Sunday, October 30, 2022

Erratic results cast suspicion towards testbed itself or subtle issue

ERRATIC RESULTS UNDER TESTING

The last few test runs have produced puzzling results. I saw mostly correct results going up the SPI link, but the first value sent was incorrect, then we were off by one for the next 285 words of the 321 word sector, then it repeated the 285th value over and over until the end. The SPI state machine did not complete nor reset.

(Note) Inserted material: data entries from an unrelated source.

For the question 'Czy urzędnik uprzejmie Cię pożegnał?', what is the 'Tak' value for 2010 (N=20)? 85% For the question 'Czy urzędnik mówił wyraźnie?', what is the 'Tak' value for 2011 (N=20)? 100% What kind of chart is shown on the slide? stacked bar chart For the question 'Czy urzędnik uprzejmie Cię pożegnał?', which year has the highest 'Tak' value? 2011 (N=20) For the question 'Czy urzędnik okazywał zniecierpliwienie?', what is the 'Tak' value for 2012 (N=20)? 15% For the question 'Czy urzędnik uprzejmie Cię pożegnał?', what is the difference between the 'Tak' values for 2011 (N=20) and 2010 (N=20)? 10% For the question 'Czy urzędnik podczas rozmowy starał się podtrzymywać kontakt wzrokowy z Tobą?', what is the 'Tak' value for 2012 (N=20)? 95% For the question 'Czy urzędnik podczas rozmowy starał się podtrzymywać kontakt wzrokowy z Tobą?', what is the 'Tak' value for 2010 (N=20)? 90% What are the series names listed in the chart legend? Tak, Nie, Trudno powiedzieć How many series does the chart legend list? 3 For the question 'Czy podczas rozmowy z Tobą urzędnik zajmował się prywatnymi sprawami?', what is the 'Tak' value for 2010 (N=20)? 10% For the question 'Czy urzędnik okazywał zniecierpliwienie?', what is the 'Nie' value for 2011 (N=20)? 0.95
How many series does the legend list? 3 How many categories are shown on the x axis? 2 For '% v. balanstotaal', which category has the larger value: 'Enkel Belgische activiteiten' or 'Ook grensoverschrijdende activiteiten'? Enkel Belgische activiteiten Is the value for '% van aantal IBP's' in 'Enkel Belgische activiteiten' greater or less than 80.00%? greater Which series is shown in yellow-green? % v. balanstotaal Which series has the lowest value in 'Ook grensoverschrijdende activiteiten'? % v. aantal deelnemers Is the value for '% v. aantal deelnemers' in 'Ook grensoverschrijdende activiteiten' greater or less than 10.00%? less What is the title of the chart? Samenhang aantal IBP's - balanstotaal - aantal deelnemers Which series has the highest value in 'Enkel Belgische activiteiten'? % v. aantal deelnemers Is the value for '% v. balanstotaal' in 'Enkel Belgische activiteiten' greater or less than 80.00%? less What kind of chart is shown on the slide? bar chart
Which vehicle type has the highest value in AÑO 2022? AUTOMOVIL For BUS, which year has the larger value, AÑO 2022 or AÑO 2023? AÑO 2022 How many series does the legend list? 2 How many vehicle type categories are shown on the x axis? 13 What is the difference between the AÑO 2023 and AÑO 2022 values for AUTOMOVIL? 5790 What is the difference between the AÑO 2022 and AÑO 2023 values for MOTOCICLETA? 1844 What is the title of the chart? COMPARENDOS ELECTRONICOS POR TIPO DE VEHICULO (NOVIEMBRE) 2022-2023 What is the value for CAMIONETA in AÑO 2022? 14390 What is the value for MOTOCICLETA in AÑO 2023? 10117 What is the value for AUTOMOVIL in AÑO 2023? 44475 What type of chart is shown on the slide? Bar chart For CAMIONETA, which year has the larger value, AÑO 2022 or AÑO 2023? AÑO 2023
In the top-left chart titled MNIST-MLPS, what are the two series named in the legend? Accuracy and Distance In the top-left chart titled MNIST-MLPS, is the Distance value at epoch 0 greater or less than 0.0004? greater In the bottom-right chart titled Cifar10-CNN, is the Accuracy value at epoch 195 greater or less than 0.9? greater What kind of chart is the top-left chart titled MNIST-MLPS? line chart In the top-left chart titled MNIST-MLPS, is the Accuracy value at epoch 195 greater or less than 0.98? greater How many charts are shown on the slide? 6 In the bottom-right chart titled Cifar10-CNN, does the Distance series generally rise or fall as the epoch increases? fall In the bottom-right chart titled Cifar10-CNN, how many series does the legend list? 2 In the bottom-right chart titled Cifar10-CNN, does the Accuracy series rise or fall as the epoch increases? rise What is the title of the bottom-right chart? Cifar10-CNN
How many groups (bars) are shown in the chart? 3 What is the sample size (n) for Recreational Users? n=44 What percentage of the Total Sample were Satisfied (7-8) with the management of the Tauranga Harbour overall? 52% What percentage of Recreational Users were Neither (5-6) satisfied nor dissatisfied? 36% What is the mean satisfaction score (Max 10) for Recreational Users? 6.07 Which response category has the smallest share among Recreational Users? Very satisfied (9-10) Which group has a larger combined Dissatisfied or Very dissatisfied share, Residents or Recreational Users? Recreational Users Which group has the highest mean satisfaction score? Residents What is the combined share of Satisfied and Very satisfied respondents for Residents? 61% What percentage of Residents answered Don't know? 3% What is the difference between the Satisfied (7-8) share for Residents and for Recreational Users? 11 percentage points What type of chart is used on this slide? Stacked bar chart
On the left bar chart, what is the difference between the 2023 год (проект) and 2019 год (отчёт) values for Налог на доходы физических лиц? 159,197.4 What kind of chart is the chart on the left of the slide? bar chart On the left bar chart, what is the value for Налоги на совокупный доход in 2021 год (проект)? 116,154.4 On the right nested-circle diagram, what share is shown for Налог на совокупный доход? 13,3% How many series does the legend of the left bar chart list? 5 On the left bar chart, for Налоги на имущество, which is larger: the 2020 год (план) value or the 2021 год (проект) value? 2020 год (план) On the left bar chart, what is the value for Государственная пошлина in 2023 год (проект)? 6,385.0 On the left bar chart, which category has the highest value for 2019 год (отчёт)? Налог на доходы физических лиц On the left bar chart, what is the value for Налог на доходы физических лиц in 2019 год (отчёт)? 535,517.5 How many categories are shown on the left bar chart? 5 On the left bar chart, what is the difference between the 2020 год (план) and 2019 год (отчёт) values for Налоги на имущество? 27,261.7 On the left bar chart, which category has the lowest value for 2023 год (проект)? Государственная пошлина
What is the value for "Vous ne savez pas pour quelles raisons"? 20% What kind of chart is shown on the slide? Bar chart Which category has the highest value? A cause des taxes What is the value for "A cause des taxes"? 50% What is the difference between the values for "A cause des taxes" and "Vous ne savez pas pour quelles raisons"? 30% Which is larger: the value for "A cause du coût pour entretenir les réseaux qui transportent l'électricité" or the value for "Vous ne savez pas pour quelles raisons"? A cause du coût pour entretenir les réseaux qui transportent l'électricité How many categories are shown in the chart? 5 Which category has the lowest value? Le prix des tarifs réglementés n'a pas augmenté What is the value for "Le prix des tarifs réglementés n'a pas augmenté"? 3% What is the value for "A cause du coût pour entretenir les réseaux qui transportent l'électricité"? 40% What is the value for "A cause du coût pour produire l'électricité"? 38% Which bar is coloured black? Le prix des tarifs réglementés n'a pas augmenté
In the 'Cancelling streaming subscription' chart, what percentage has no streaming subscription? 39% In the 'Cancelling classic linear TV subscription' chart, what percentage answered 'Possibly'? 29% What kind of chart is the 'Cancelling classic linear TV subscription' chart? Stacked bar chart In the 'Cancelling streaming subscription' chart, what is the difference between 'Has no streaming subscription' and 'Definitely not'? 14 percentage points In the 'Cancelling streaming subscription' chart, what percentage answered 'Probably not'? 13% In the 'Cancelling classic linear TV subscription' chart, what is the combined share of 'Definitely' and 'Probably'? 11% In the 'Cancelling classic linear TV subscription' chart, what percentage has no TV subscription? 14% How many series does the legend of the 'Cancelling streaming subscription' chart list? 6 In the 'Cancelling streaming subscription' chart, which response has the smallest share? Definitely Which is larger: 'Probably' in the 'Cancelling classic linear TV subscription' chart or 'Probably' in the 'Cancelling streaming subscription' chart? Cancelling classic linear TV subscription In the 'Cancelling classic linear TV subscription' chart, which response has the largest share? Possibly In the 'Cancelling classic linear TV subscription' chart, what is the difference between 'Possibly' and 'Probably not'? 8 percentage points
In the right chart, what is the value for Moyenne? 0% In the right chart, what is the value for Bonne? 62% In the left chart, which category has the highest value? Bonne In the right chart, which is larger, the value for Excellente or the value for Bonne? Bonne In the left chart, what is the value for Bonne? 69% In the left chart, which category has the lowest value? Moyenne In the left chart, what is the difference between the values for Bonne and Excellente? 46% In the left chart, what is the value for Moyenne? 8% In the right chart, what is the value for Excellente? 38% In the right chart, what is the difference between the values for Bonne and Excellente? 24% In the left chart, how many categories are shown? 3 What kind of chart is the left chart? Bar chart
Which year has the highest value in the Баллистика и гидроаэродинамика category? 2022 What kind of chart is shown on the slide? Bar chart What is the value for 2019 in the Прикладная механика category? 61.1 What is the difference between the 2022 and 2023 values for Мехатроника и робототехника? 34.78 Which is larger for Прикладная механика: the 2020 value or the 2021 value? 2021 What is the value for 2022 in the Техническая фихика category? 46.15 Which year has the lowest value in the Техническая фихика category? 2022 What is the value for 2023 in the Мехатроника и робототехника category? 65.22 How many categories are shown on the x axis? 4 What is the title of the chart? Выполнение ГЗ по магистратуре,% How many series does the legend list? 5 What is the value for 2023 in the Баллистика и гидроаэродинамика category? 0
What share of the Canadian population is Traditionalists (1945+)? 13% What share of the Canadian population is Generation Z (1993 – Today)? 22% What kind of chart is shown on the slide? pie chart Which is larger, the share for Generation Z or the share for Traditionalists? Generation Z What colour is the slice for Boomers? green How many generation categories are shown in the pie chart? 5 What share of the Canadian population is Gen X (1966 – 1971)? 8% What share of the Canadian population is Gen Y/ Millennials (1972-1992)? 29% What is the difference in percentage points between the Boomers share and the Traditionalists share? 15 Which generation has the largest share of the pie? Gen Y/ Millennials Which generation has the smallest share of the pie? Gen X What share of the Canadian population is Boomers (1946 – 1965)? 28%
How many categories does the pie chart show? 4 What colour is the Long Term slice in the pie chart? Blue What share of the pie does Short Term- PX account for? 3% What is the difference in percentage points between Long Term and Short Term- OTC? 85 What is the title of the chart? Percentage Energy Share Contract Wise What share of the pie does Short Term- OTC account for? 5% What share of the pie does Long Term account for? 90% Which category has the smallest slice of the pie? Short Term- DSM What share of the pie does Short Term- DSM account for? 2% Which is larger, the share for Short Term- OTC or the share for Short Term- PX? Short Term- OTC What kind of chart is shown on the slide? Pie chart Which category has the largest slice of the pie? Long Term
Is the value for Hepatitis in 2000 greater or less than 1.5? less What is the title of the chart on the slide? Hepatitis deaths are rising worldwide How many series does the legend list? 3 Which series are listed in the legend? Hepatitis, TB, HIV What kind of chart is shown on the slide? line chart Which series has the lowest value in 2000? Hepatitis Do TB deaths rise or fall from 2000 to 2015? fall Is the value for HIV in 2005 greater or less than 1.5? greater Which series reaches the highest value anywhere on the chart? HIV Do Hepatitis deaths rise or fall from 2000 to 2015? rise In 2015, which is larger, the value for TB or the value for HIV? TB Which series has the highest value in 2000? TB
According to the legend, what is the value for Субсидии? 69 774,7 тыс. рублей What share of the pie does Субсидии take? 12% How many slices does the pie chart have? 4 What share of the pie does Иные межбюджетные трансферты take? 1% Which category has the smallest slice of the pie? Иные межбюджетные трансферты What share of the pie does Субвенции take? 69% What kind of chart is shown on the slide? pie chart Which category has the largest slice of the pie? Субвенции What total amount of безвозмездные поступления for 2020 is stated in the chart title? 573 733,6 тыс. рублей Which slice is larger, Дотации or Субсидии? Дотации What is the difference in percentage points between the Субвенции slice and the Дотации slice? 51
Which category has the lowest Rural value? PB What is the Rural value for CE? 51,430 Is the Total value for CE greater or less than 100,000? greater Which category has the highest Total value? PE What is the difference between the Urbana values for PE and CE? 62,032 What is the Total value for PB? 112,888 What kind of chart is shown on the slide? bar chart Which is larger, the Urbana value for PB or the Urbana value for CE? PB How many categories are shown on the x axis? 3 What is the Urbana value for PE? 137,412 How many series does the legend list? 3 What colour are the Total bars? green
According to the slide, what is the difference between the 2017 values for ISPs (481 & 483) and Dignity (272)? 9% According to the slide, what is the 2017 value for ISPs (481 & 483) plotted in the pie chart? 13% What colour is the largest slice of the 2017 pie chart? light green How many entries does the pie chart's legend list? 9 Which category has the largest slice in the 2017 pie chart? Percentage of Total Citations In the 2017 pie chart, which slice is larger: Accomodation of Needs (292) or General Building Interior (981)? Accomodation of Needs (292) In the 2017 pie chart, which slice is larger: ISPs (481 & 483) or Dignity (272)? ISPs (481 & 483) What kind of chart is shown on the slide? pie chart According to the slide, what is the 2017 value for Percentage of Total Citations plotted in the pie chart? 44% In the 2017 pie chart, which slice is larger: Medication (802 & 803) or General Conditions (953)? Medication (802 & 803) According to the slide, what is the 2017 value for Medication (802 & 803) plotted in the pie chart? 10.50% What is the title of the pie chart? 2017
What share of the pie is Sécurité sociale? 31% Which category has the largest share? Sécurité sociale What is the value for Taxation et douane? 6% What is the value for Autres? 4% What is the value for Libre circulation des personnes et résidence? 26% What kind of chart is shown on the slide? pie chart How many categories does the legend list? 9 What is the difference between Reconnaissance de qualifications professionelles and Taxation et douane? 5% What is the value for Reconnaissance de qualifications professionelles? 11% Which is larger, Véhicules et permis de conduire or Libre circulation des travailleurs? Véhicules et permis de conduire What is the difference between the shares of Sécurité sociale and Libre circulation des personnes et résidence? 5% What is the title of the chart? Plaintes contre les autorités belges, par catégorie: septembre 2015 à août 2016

With one run, I saw garbage values again and the integrated logic analyzer showed that the state machines for driving the SPI link froze after the first word, acting as if the SlaveSelect line was never asserted again by the Arduino master. The way that my state machines are set up, as soon as SlaveSelect is asserted we start over pumping out the first byte of the word to the SPI link module, but that wasn't happening. 

STALL IMPLIES THAT SLAVE SELECT FAILS TO ACTIVATE

SlaveSelect is a signal that I set and reset from my Arduino code for every word that is exchanged over the SPI link. That is, I assert select, exchange two bytes, then drop the selection line, thus delineating every word on the link. An overall signal, SPItransaction, is asserted to start a multiword transaction and dropped at the end of the 325 word exchange. 

A signal from the Arduino Mega 2560, with 5V logic levels, is converted by my level shifter MOS transistors to the 3.3V levels of the FPGA board. My Arduino itself produces both 5V and 3.3V to power the two sides of the level shifter. Previous oscilloscope probes showed very good swings of logic levels, so that when the +5 dropped to near 0 on the Arduino side I would have the +3.3V level on the FPGA side drop near zero. 

WIRING OR LEVELS OR METASTABLE OR SOMETHING ELSE

I don't have the scope here where I am testing, but that is the next step in investigating this weird behavior. A number of possibilities exist:

  • The Arduino output may not drive low enough to produce an asserted low level at the FPGA
  • The level shifter may be misbehaving
  • Resistance in my makeshift wiring and connections may be producing invalid logic levels at the FPGA input
  • The FPGA may reach a metastable invalid state if SlaveSelect changes near a clock edge
  • Timing issues in the routing on the FPGA chip may produce state machine errors or other logical 'farts'
I have synchronizers on every exterior signal, including SlaveSelect, which should have reduced the change of a metastable state to extremely low odds, especially to occur as often as it seems to be.

I can use an oscilloscope to validate the voltages appearing at the FPGA input pins, ruling out the first few potential causes or directing me to corrective action. 

If the issue is timing, I will have an extra frustrating road ahead. The timing report shows continual failure to meet timing, driven by error messages about inability to place the clock buffer and clock generating resources in the same portion of the FPGA chip. It forces me to override the conditions. I am loathe to allow this but the microscopic detail level necessary to work on this, particularly as it involves Intellectual Property (the memory interface) that I didn't write and which is in Verilog - a language I don't know.